COMPLETA QUANTO SEGUE:
**1.** Rispondi alle domande sul testo che propone di chiamare profumo le aggregazioni politiche:
(a) Che cosa, secondo il testo, non è garanzia di democrazia?
(b) Da quale linguaggio il testo prende spunto per il nuovo nome delle aggregazioni politiche?
(c) A che cosa si richiama il termine profumo?
**2.** Trascrivi parola per parola il passo del testo sulla politica come profumo che comincia con "Proviamo a pensare" e prosegue fino a "aggregazioni politiche: profumo.".
**3.** Riprendi il testo sulla politica come profumo dal punto in cui si ferma.

ESTRATTO DEL TESTO:
+===+

Proviamo a pensare che invece di dividerci in mille rivoli (la divisione in tanti partiti non è garanzia di democrazia, si badi bene!) ci si unisca in un amalgama, invece di essere parti si costituiscano degli insiemi sempre più ampi, invece che la selezione organizzativa si aprano le porte e ci si possa contaminare gli uni e unecon gli altri e le altre. Allora, prendendo spunto dal linguaggio domestico, proviamo a chiamare d’ora in poi le aggregazioni politiche: profumo.

Sì, perché è necessario che nel contempo attraggano, piacciano e si espandano in ogni luogo, che si senta spalancando le porte, perché ci vuole ovunque la massima apertura all’accoglienza, perché è necessario che si varchino tutte le soglie o tutti i balconi delle finestre e delle porte per passare da un posto all’altro, da una stanza all’altra da un legame all’altro, perché la legge è quella del superamento dei confini! Questo è il nuovo concetto della politica: costruire legami trasversali, compenetrazioni, contaminazioni e nuove relazioni possibilmente piacevoli: quale migliore metafora o parola per esprime tutto ciò se non il profumo che è tra l’altro un termine che si richiama ai sensi, alla sessualità e alla natura?

+===+

DATI ESTRATTI:
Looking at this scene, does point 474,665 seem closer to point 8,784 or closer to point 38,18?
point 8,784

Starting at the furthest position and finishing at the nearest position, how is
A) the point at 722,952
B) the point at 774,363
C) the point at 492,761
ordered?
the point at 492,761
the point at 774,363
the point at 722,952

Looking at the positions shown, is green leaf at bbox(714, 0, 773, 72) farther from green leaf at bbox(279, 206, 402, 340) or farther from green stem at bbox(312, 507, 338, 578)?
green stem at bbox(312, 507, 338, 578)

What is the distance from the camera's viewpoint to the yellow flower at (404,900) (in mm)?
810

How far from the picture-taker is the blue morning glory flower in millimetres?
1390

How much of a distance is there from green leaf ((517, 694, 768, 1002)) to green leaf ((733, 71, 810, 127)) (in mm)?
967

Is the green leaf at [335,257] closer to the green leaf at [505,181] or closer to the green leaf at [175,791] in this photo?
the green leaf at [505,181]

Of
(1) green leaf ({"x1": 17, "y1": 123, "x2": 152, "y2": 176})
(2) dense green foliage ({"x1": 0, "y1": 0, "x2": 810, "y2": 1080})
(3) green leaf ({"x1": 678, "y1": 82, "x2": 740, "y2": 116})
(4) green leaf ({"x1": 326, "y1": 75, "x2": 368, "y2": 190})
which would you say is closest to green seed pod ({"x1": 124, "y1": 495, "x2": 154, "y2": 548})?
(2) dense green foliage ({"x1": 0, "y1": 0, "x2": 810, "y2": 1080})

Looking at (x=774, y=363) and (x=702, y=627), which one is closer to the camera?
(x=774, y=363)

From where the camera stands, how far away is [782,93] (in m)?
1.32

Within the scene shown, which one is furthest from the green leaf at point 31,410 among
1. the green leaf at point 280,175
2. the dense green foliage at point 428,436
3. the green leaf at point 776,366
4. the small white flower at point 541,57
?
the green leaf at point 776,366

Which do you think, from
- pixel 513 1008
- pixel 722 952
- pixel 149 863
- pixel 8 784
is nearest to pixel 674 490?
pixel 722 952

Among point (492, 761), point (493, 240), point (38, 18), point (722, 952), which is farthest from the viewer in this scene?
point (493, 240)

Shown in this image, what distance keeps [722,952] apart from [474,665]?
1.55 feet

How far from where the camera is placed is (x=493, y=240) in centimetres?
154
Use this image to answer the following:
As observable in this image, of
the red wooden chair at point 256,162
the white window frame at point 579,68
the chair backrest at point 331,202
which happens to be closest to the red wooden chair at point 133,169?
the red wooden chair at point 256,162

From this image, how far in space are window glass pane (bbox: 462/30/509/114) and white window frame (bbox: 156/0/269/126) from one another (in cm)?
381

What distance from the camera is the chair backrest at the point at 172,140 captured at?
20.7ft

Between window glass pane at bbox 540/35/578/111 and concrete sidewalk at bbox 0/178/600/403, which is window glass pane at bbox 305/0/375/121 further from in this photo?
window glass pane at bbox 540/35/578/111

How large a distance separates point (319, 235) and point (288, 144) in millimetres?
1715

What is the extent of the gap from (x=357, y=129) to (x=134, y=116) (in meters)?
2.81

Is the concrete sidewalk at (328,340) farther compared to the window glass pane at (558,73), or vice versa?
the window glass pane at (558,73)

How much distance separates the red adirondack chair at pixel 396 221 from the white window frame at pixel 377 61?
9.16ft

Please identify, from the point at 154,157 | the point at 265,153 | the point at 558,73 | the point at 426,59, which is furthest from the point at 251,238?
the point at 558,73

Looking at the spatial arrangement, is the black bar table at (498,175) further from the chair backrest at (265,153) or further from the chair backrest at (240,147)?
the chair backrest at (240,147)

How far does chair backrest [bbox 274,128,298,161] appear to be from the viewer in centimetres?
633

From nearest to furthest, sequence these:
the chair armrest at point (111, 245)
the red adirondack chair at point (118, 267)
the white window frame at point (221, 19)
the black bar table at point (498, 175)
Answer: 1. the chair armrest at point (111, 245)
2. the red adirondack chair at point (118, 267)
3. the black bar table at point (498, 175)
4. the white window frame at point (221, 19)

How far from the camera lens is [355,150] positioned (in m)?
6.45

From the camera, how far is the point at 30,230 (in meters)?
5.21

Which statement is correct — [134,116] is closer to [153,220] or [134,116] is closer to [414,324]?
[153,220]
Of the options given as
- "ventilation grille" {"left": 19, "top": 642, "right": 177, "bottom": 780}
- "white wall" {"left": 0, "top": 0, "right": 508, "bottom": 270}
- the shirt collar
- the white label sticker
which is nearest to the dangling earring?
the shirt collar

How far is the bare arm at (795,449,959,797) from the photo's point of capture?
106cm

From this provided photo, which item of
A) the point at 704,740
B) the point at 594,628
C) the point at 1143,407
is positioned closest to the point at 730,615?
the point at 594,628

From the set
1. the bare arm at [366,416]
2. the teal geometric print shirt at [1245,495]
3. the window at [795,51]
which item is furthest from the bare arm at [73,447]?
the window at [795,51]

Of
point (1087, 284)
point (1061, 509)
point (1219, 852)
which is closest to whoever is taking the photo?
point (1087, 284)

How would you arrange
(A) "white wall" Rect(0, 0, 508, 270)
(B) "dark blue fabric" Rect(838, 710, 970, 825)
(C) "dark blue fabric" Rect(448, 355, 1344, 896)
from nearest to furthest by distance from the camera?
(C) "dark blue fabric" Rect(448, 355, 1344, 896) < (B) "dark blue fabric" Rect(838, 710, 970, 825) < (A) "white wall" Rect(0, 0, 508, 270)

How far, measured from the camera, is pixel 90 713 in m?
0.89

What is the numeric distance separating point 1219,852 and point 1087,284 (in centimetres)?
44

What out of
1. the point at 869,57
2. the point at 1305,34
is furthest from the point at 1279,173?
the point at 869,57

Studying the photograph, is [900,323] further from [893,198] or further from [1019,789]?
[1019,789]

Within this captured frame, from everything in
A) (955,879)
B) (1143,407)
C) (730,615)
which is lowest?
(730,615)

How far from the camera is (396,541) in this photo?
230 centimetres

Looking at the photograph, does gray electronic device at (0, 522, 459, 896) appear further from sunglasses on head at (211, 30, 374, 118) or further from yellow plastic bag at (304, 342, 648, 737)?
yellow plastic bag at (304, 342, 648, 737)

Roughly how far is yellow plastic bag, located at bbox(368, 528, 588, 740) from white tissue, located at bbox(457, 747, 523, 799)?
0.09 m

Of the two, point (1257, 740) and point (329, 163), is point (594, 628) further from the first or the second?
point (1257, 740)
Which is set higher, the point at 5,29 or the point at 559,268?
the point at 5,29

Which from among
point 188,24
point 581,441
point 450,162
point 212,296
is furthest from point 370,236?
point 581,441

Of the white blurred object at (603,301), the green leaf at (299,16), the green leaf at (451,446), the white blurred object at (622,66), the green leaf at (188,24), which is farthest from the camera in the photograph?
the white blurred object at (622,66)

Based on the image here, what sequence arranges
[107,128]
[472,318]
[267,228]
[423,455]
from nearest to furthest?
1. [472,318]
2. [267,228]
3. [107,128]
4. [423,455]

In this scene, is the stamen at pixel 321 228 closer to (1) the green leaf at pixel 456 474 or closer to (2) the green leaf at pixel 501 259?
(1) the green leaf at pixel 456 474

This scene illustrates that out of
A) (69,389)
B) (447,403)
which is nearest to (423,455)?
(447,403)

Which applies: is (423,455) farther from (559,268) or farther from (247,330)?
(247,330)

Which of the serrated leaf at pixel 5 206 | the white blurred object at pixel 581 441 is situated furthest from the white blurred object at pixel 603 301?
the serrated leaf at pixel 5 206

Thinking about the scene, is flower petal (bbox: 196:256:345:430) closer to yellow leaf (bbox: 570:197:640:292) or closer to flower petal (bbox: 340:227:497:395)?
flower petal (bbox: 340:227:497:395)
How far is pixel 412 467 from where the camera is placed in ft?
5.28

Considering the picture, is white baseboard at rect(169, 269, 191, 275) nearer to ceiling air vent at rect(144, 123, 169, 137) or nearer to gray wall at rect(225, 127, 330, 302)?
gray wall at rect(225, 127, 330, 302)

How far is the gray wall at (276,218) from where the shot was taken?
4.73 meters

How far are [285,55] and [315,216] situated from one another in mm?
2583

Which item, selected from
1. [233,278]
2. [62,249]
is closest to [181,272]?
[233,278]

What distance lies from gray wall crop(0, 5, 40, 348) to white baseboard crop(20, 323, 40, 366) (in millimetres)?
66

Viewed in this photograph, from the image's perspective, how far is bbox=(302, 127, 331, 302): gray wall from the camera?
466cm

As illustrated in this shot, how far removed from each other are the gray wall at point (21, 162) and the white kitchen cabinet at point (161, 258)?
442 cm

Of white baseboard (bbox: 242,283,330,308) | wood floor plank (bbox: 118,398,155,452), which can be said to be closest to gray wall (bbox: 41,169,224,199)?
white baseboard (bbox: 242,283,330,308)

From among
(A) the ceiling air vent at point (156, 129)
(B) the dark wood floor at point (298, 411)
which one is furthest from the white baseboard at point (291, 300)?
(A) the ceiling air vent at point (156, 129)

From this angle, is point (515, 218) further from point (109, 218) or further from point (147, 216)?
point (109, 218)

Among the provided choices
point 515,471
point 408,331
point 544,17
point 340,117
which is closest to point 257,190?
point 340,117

+===+

RISULTATI PER CONSEGNA:
**1.**
(a) La divisione in tanti partiti.
(b) Dal linguaggio domestico.
(c) Ai sensi, alla sessualità e alla natura.

**2.**
Proviamo a pensare che invece di dividerci in mille rivoli (la divisione in tanti partiti non è garanzia di democrazia, si badi bene!) ci si unisca in un amalgama, invece di essere parti si costituiscano degli insiemi sempre più ampi, invece che la selezione organizzativa si aprano le porte e ci si possa contaminare gli uni e unecon gli altri e le altre. Allora, prendendo spunto dal linguaggio domestico, proviamo a chiamare d’ora in poi le aggregazioni politiche: profumo.

**3.**
Le mie “provocazioni lessicali nonviolente”, discendono da quanto detto da Lidia Menapace nel testo “Agire la nonviolenza” citato: “(…) Che cosa si può praticare? Per prima cosa penso sia importante disinquinare il linguaggio politico da tutto il simbolico violento e militare: è un’operazione apparentemente semplice, ma costa molta fatica. (tattica, strategia, schieramento, scendo in campo, alzo e abbasso la guardia, … ) Sembra una sciocchezza ma chi immagina così le relazioni politiche, immagina così anche la realtà e in qualche modo così la deforma. Quindi il disinquinamento del linguaggio politico da tutto il simbolico bellico è un’ operazione che dovremmo proporci tutti quanti: le attività umane sono molteplici, si possono prendere metafore dall’agricoltura, dall’artigianato, dalla tecnologia avanzatissima, invece scartare proprio quelle belliche, escludere quindi anche quelle anche perché questo simbolico è di una monotonia insopportabile! L’azione politica nonviolenta sia invece sorprendente, molteplice, creativa, imprevedibile, mentre tutto ciò che è bellico e militare è talmente prevedibile che persino il loro abito si chiama uniforme! Invece l’azione politica nonviolenta non è mai uniforme….(…)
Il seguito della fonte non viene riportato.